As show in the above chart, the trading volume from individual investors increased from 10% to 24% of all trades. This trend started before Covid-19 lockdowns with the growth of the Robinhood app, and many major brokerages implementing no-fee trades. No-fee trading lowers the barriers to entry for many who want to participate in the stock market. But then this trend accelerated during the Covid lockdowns. Now retail trading comprises a significant share of the trading we see in the market today – it’s more than hedge funds, mutual funds and banks.
According to a recent Betterment survey (shown above), retail traders rely on social media, news websites, and conversations with friends in order to make investing decisions. That is, these traders are generally not considering financial factors and fundamental analysis when deciding which stocks to buy and sell. These traders are highly criticized by financial professionals for this reason. Some of the criticism is warranted, as day trading can be a very dangerous game to play. Day traders are more likely than not to lose large sums of money.
This new trend was well summed up by Alain Bokobza, head of global asset allocation at Société Générale:
“Powerful waves of passive and systematic investment long made retail investors largely irrelevant when framing market forecasts … until now. Rather than criticizing retail investors and their behavioral patterns, it is better to slot them into the money equation.”
This trend may be here to stay. We recognize that it may cause more volatility in the stock market, and financial fundamentals won’t drive the price of a stock like they used to.
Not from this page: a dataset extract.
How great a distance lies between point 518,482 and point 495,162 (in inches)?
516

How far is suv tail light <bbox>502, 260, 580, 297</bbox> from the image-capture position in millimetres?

Day trading, whether in meme stocks or not, brings tax consequences. Many nonprofessional traders fail to appreciate the tax implications of their trading activity. Without this knowledge, a day trader is not prepared for the financial consequences once tax day comes. Tax can be a significant expense of short-term buying and selling in the stock market.
Here is one egregious example of a day trader who did not understand the wash sale rules:
The IRS also expects tax payments on any cryptocurrency gains. (See this recent piece in the Wall Street Journal: “The IRS Is Coming for Crypto Investors Who Haven’t Paid Their Taxes”.) Please consult your tax advisor for details on your specific situation.
In conclusion, with markets and investing it can be hard to discern the valuable information from the noise. Shiny objects come and go, and there will always be get-rich-quick schemes. Investing can feel like a losing game, but sometimes the key to winning is to simply not lose. Stick with tried-and-true methods. Set up automatic deposits to your brokerage, Roth and/or 401(k) and invest with a fee-aware, well-diversified portfolio.